PASSAGE FOR REVIEW
= Beginning of Section =

Why data governance fails in today’s AI world
The 4 patterns that lead to a failed data governance deployment, according to interviews from data leaders
Welcome back to this cozy corner of the internet where I share my (meta 😛) thoughts on everything metadata.
You may have noticed it’s been a bit since the last issue — we’ve been on a bit of an unexpected hiatus. Over the past year, boards have consistently asked CIOs and CDOs about their AI roadmaps, who have realized that the main hurdle isn’t AI models but the lack of AI-ready data — data enriched with business context, trust, and security. As demand for AI data readiness and governance skyrocketed, we were catapulted into that exciting hockey stick growth, and I’ve spent the better part of this year preparing us for our next phase of scale.
Last week, we announced our $105 million Series C. (Read the coverage on the Wall Street Journal, TechCrunch, Reuters, and Datanami.) I’ve been pinching myself as I look at how far we’ve come, not just from our last fundraise but from our very first days. I’m so grateful for everyone who has trusted us, from our customers who see us as partners, to our phenomenal global team, to our investors who believe in our vision.
I can’t wait to see what lies ahead, not just for Atlan but for the data world as a whole. There’s so much to talk about in today’s AI-superpowered world, and you know I’m bringing all the spicy takes and hot debates to Metadata Weekly.
I’m also excited to open up this newsletter to include more voices and perspectives from the Humans of Atlan. We now have an amazing tribe of 300 passionate Atlanians who are building the future of (meta)data and data governance.
Today, I’m excited to welcome Sharif Karmally to Metadata Weekly. Sharif has been interviewing dozens of data leaders to find the root cause of why traditional data governance fails in today’s era, and we think we’ve found the 4 patterns that make for a failed data governance deployment.
✨ The 4 reasons that data governance fails
Can you guess what data leaders are focusing on in 2024? We’ll give you a hint — despite the hype, it’s not solely AI.
At this year’s Gartner Data & Analytics Summit, we surveyed over 600 data leaders. Their biggest priority, across industries and companies, is actually data governance.
With the explosive growth of AI, CIOs and CDOs are constantly being asked about their AI roadmap. The main hurdle, they’ve realized, isn’t the AI models. It’s the lack of AI-ready data, or data that is trustworthy, secure, and enriched with business context. According to studies from IBM and AWS, the key obstacles hindering generative AI implementations are data privacy, data lineage, and data quality — all key elements of data governance.
In interviews with data governance leaders, we’ve learned some surprising patterns about why data governance is such a challenge. Here are the 4 reasons that most data governance efforts fail in enterprises today.
1. Companies lack a “common currency” for talking about data
Data governance relies on information flowing from person to person and team to team. However, one of the key problems is that different groups of people talk about data differently.
For example, data producers may come into a conversation talking about data in terms of data pipelines or Python code, while data consumers are talking about SQL code and their data visualization needs. Meanwhile, data stewards are talking about policies and privacy regulations, such as HIPAA or GDPR. In short, each group has their own “currency”, or a language for exchanging information about data.

= End of Section =

APPLY WHAT YOU READ
**A.** Reproduce the part of the data governance newsletter starting at "Last week, we" and ending at "debates to Metadata Weekly.".
**B.** Decide whether each statement agrees with the data governance newsletter, answering yes or no and quoting the words that settle it: (i) The survey at the Gartner Data & Analytics Summit reached over 600 data leaders. (ii) The Series C raised $150 million. (iii) Data stewards talk about data in terms of data pipelines or Python code.
**C.** Pick up the data governance newsletter after its final sentence and keep writing.

SOURCE INFORMATION
= Beginning of Section =

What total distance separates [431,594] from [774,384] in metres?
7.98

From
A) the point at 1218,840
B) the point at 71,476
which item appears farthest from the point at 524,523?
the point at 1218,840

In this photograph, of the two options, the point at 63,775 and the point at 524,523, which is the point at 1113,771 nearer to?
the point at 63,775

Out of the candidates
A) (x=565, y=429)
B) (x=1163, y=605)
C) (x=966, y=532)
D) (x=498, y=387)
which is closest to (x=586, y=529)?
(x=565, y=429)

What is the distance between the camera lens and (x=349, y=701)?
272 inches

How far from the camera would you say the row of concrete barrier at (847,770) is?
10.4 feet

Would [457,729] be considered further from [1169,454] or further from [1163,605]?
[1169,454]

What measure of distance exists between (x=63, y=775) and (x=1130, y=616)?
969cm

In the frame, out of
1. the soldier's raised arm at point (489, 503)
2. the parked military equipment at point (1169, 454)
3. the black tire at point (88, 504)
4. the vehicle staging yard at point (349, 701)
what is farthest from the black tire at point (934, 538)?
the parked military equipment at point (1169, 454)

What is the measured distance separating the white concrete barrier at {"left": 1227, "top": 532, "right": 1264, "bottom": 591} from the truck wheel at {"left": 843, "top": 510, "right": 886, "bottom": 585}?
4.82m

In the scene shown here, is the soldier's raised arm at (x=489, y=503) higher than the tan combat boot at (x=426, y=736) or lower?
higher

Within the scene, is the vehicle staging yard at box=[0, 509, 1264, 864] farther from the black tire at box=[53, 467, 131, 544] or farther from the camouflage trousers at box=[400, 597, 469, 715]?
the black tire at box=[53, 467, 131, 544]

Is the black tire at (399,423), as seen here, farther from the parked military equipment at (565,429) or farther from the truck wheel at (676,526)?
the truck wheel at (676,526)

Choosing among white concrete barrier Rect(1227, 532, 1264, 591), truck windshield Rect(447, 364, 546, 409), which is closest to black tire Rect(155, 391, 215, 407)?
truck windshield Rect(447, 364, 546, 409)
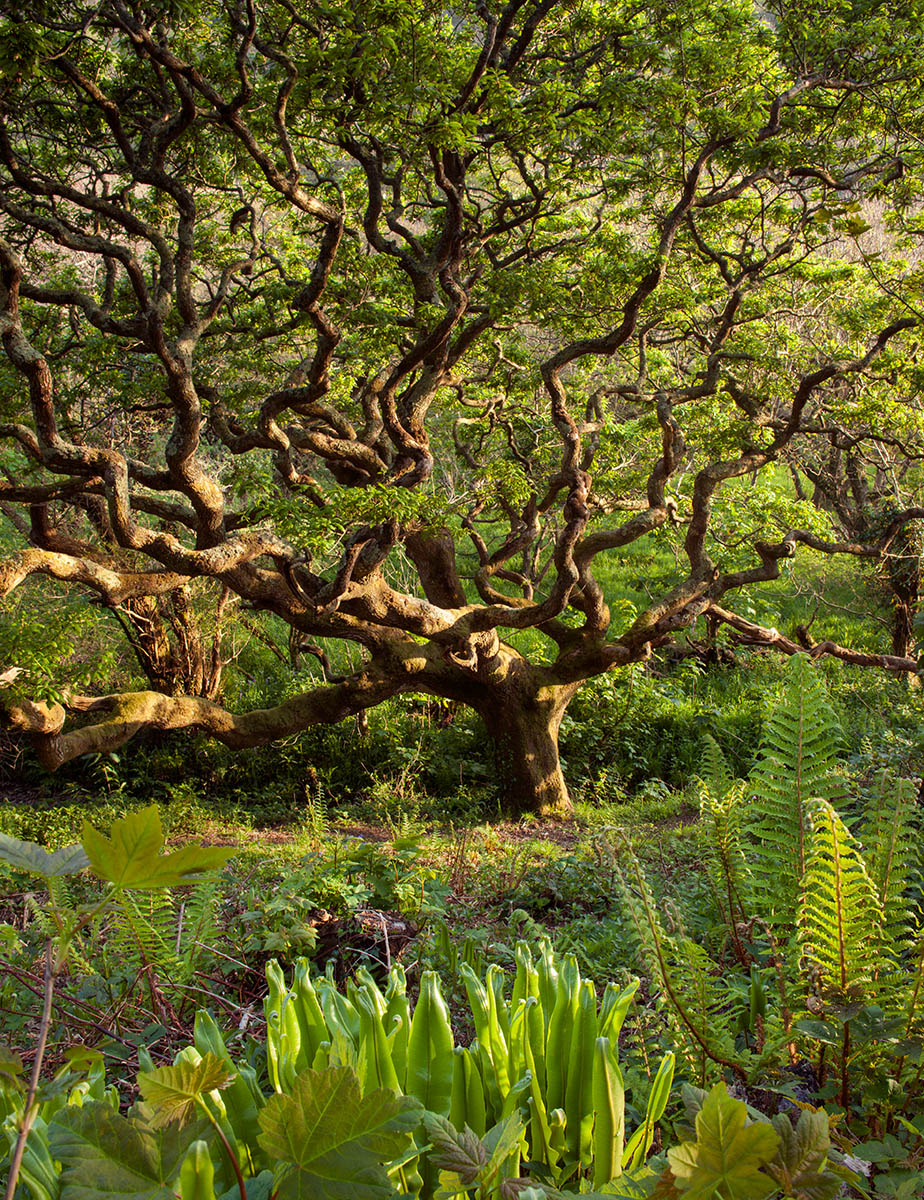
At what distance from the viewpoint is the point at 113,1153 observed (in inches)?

= End of Section =

ANSWERS TO THE EXERCISE
**A.**
Last week, we announced our $105 million Series C. (Read the coverage on the Wall Street Journal, TechCrunch, Reuters, and Datanami.) I’ve been pinching myself as I look at how far we’ve come, not just from our last fundraise but from our very first days. I’m so grateful for everyone who has trusted us, from our customers who see us as partners, to our phenomenal global team, to our investors who believe in our vision.
I can’t wait to see what lies ahead, not just for Atlan but for the data world as a whole. There’s so much to talk about in today’s AI-superpowered world, and you know I’m bringing all the spicy takes and hot debates to Metadata Weekly.

**B.**
(i) Yes: "we surveyed over 600 data leaders."
(ii) No: "we announced our $105 million Series C."
(iii) No: "data stewards are talking about policies and privacy regulations, such as HIPAA or GDPR."

**C.**
Data engineers are often tasked with sharing their particular currency, i.e. their pipeline or code knowledge, with the rest of the company. However, the way they’re asked to do this is impractical, usually by manually filling out documentation. This is just too much of a burden for data engineers.
The result — data producers can’t effectively translate their knowledge to a common currency, and incomplete or missing documentation leaves everyone in the dark. Here’s how one data leader described what it took to understand a data set before using it:
“You needed to determine who knew in which database your data was located, assuming it existed. So you were trying to find someone that you didn’t know existed, and you didn’t know if that person wanted to talk to you or had the time. If you found that person, you wouldn’t find anything that resembled metadata. You wouldn’t know what a column meant.”
– Data Governance Analyst at an insurance and banking company
Governance relies on documentation to create a shared currency, but this is just too difficult nowadays. While data leaders certainly can (and do!) ask that producers spend time on this, the reality is that it usually won’t happen without some level of embedded automation.
2. Governance is too rigid, expecting people to adapt to it
In today’s fast-paced data world, flexibility isn’t just a nice-to-have. It’s a necessity. At Atlan we support hundreds of organizations on their data governance, and I’ve yet to come across two governance practices that look exactly the same. Rigid data governance frameworks and applications aren’t able to accommodate the diversity of people (e.g. domains and roles), processes, and technology within a company.
Ownership, stewardship, and responsibility are more than likely completely separate (or non-existent) things when you're just getting started. Some domains might have a data steward, but that person isn't responsible for the quality of the data. Some data teams might own the management of a particular application's data, but they are not stewarding how the data is used.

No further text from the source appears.